Repeat verbatim every line of the material, beginning at the line that holds "United States, site archbold_FL-23." and ending at its last line.
START Information
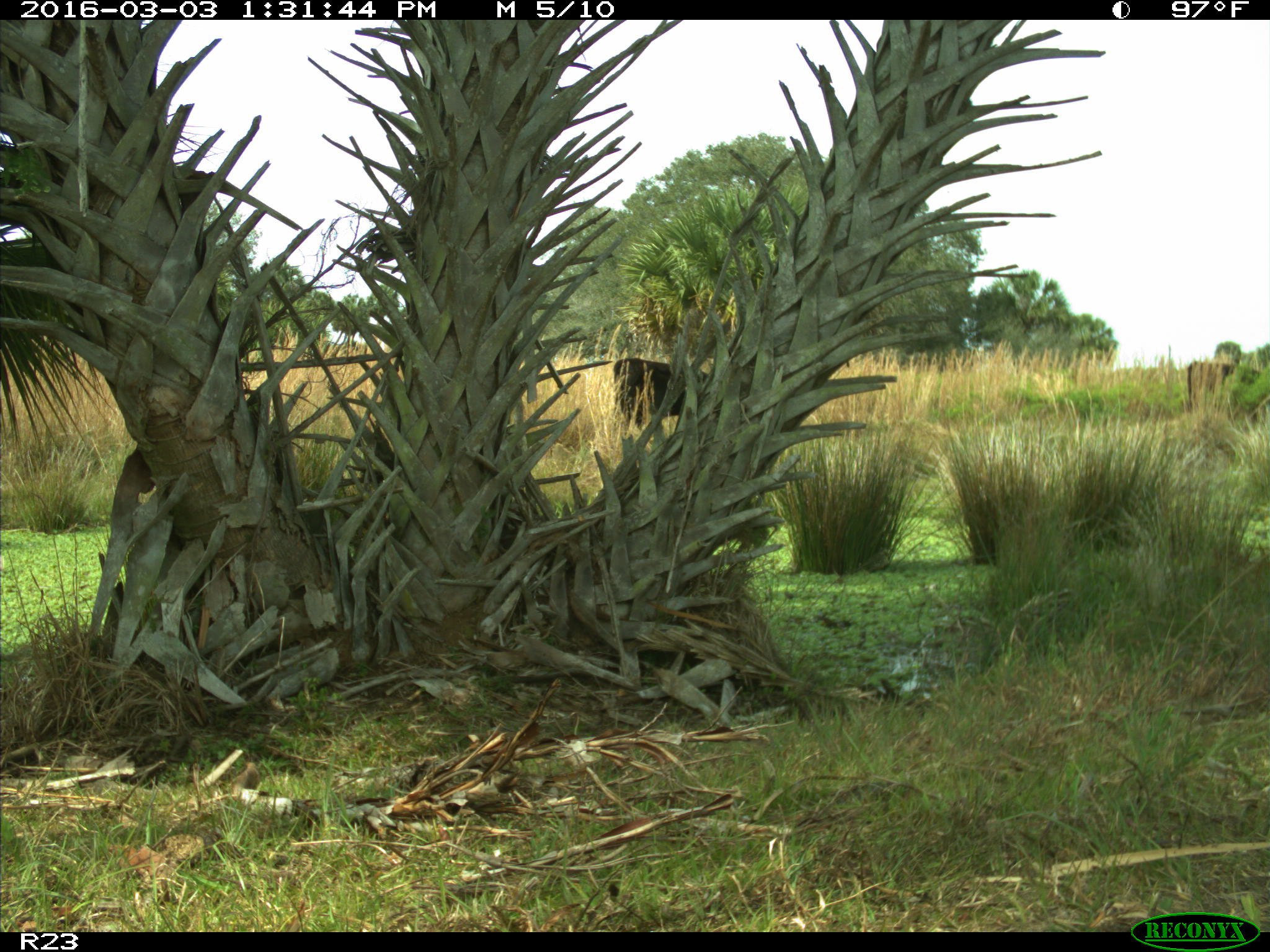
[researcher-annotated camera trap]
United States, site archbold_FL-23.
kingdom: Animalia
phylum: Chordata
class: Mammalia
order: Artiodactyla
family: Bovidae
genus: Bos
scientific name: Bos taurus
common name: domestic cow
END Information
**Solution:**
United States, site archbold_FL-23.
kingdom: Animalia
phylum: Chordata
class: Mammalia
order: Artiodactyla
family: Bovidae
genus: Bos
scientific name: Bos taurus
common name: domestic cow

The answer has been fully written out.